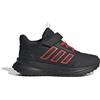 Adidas Unisex - Bambini e Ragazzi X_PLR Hook And Loop Scarpe Kids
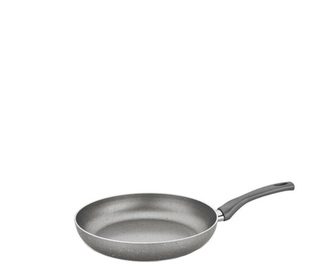 Pánev Fred MAXI 20cm indukce šedý granit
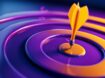 seo-stratejisi-temelleri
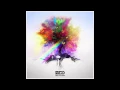 Download Lagu Zedd feat. Bahari - Addicted To A Memory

--- EXERCISE PROMPT ---
Nothing but the lines from the line with "Pánev Fred MAXI 20cm indukce šedý granit" through the end of the listing should appear in the answer, each duplicated exactly, without pictures.

--- ANSWER TO THIS PROBLEM ---
 Pánev Fred MAXI 20cm indukce šedý granit
 seo-stratejisi-temelleri
 Download Lagu Zedd feat. Bahari - Addicted To A Memory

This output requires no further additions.